Omikuji - Take Only Good Luck With You
Try Omikuji Fortunes at Shrines and Temples
Omikuji - おみくじ - are fortune papers from temples and shrines that offer advice for your health, career, and good luck in general. There are positive ones - marked kichi 吉 - and negative ones - marked kyou 凶. The most positive one is the daikichi 大吉, the big fortune.
You can find omikuji at both temples and shrines. At Senso-ji temple in Asakusa you shake a box full of sticks. The stick you draw shows the number of your omikuji. Take a paper from the drawer with the corresponding number and see if you are 吉 lucky. Other temples and shrines might give you a random omikuji or let you draw one.
Senso-ji's omikuji offer Japanese and English advice. Part of it reads like a poem. My first omikuji this year was a regular fortune 吉 with interesting imagery: "The big fish will grow up to be a giant bird and fly up to the sky, making so many violent high waves." There is also advice in specific categories such as illness, lost items, and travel such as "To start a trip is well, with no harm."

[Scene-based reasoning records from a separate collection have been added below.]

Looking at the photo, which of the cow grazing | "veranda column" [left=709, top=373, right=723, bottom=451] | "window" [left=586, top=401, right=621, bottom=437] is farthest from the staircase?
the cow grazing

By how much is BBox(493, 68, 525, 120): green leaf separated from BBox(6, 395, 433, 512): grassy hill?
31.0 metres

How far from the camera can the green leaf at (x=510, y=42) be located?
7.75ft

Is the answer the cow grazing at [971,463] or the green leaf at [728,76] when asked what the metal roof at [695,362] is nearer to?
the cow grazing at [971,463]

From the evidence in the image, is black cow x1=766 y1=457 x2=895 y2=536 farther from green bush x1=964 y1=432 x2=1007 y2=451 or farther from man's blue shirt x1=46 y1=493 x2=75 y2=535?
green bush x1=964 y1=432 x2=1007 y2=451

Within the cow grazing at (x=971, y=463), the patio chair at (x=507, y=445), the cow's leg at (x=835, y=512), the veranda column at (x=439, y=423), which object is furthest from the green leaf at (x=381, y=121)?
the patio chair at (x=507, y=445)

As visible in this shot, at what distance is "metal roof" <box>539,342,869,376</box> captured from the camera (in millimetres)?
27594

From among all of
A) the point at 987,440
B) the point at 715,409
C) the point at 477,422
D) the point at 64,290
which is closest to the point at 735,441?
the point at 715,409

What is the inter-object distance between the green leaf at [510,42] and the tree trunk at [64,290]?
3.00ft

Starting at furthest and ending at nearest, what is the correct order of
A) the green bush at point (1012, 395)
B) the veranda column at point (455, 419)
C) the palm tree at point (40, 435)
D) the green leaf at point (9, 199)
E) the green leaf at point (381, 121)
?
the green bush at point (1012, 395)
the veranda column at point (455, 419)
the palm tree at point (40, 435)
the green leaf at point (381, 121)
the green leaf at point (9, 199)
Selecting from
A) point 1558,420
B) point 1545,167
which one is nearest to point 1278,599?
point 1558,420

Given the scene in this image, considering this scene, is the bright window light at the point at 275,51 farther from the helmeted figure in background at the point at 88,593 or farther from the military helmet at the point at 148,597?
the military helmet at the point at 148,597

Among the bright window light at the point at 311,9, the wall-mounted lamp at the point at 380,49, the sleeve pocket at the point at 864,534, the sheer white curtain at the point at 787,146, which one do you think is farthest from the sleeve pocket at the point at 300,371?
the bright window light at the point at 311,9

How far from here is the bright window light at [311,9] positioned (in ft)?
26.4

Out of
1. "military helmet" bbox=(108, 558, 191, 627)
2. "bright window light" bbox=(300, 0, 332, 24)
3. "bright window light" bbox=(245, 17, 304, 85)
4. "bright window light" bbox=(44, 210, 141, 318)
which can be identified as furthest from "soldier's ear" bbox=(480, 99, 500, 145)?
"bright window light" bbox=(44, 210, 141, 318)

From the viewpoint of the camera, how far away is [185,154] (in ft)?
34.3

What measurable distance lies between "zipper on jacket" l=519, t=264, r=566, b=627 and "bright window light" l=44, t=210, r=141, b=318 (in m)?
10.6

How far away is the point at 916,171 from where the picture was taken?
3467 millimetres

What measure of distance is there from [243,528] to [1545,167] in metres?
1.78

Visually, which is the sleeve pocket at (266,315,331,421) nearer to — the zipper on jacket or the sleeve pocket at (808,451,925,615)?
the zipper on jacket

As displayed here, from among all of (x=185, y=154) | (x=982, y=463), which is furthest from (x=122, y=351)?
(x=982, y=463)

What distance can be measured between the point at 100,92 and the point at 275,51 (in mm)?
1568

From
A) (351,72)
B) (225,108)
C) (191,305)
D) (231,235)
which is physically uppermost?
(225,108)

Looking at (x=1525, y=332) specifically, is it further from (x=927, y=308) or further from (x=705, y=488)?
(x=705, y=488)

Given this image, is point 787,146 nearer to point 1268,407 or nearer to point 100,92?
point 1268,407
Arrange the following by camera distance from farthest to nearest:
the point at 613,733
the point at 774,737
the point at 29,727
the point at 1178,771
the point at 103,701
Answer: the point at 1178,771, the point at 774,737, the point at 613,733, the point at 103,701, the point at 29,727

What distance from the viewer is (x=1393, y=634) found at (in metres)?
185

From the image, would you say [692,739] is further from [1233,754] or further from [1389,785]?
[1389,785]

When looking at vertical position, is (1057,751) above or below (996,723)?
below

Since my omikuji was a positive one I kept it. It is a thin piece of paper you can keep in your wallet as a reminder of your visit. Had I drawn a negative 凶 omikuji, I would have folded it and tied it to the tree or line where the bad luck ones are collected. That way you leave bad luck behind at the shrine or temple and only take the good luck with you.
I am happy with my regular fortune and like to believe I can catch that big fish as my omikuji suggests: "When you throw a fishing rod, you can catch a chance to get a fine career like to get a giant fish."